Mobile clinic offers low-cost pet vaccines, spaying and neutering
GOLDEN VALLEY - Keeping a pet healthy, happy and safe can be an expensive proposition. Three local organizations are pooling their resources and efforts to make vaccinations and spaying or neutering pets more affordable.
Plateauland Mobile Veterinary Clinic, a division of Second Chance Center for Animals, is teaming with Rescue Unwanted Furry Friends Foundation in Golden Valley to bring low-cost vaccine and spay/neuter clinics to Golden Valley and Bullhead City.
Today is the only day for the vaccination clinic from 10:30 a.m. to 4 p.m. at the Whatever Shop on state Highway 68 in Golden Valley, and no appointment is necessary. Just bring your pet and show up at your convenience.
Vaccine prices are:
DA2PPCV five-in-one vaccine for dogs, $20.
FCRCP/FELV five-in-once vaccine for cats, $20.
Rabies for cats or dogs, $10.
Bordatella to prevent kennel cough in dogs, $10.
The clinic is also offering parasite management, including flea and tick prevention, de-worming, mange treatment and ear mite treatment.
Low-cost spaying and neutering also are available by appointment today and Thursday at the Whatever Shop, and on Jan. 10 and 11 at the Chamber of Commerce office in Bullhead City.
Check-in time is between 8 and 9 a.m. on any of the dates, at either location.
Surgery prices are:
Female dog spay, $75.
Male dog neuter, $60.
Female cat spay, $50.
Male cat neuter, $40.
Animals in heat, pregnant or weighing more than 60 pounds are subject to additional fees. Vaccinations and other services will be available at an additional low-cost fee to animals undergoing surgery.
There are some requirements for animals undergoing surgery, and for their owners:
Pet owners should give the animals no food or water for 12 hours before the surgery.
Animals to be spayed or neutered must be at least two months old and no older than 5 years.
They should weigh at least two pounds and no more than 90 pounds.
No more than three animals from the same household.
Animals that have been through surgery must be kept indoors for three days afterwards.
Animals undergoing surgery must already have a rabies vaccination or get the vaccine at the time of surgery.
All animals are examined for surgical acceptance, and an appointment does not guarantee the surgery.
Mandatory birth control
Mohave County spends in excess of $1 million to capture, care for and dispose of the 10,000 stray dogs and cats that come through the county pound each year. That's money that could be spent to help underprivileged children or the elderly, if a proposed mandatory spay and neuter law goes into effect.
Hillarie Allison, director of the Rescue Our Furry Friends Foundation, said the proposed ordinance makes sense from a taxpayer's point of view.
"Even if you hate animals, wouldn't it be nice to save the $120 or more that it costs for each animal taken into the pound? And if you love animals, wouldn't it be wonderful to know there are fewer of them being killed? This area really needs a law that will require pet owners to have their animals spayed or neutered," Allison said.

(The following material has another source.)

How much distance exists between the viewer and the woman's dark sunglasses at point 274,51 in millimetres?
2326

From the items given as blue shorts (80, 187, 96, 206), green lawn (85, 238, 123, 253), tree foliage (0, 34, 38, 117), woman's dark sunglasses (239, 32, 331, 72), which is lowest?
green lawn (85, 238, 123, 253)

"Just visit the county pound or our facility at RUFFF. RUFFF is a no-kill shelter, so 95 percent of our animals go to new homes. The rest grow old and die here, where they're taken care of and happy.
"Sadly, only 7 percent of the animals taken to the pound leave alive."
She said the animal pounds in Kingman and Bullhead City together dispose of two tons of dog and cat carcuses every week. Those animal bodies end up in the county landfill.
"That number doesn't include Lake Havasu City. It's staggering. We're working on the county to pass a mandatory spay and neuter law for dogs and cats," Allison said. "I believe the proposal comes up before the county Board of Supervisors again in February. We first approached them in November and they asked us for 90 days to review the issue."
RUFFF has a full house, with about 125 adoptable dogs now, and from 100-150 adoptable cats at any given time.
"All of the dogs are medium to large," Allision said. "We don't have any small dogs and it's very rare that we have any come in. And we don't have any babies now. These are all grown dogs."
RUFFF is in the process of replacing shade cloth and tarps with corrugated tin.
"I see sheets of corrugated tin laying in piles in people's yards and I wonder if they just don't know how to get rid of it," Allison said. "If that's the case, we'll be happy to take it off their hands."
Those interested in adopting a cat or dog from RUFFF, or who would like to donate corrugated tin sheeting or anything else to benefit the rescue shelter should call Allison at 565-BARK (2275).
Allison said RUFFF also has received county approval as a charitable organization eligible for community service assistance from individuals court ordered to provide community service. Anyone who would like to work off those service hours as a RUFFF volunteer should call the same phone number.